We've discovered some duplicate documents in one of our Elasticsearch indices and we haven't been able to work out the cause. There are two copies of each of the affected documents, and they have exactly the same _id
, _type
and _uid
fields.
A GET request to /index-name/document-type/document-id
just returns one copy, but searching for the document with a query like this returns two results, which is quite surprising:
POST /index-name/document-type/_search
{
"filter": {
"term": {
"_id": "document-id"
}
}
}
Aggregating on the _uid
field also identifies the duplicate documents:
POST /index-name/_search
{
"size": 0,
"aggs": {
"duplicates": {
"terms": {
"field": "_uid",
"min_doc_count": 2
}
}
}
}
The duplicates are all on different shards. For example, a document might have one copy on primary shard 0 and one copy on primary shard 1. We've verified this by running the aggregate query above on each shard in turn using the preference parameter: it does not find any duplicates within a single shard.

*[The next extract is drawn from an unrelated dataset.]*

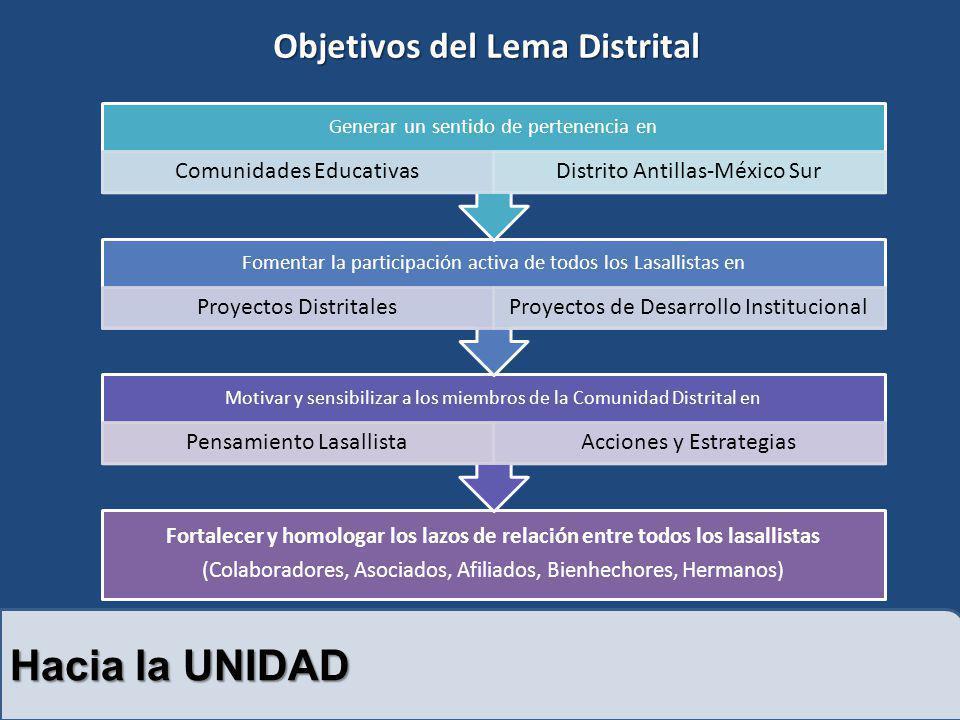 Hacia la UNIDAD Objetivos del Lema Distrital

Our best guess is that something has gone wrong with the routing, but we don't understand how the copies could have been routed to different shards. According to the routing documentation, the default routing is based on the document ID, and should consistently route a document to the same shard.
We are not using custom routing parameters that would override the default routing. We've double-checked this by making sure that the duplicate documents don't have a _routing
field.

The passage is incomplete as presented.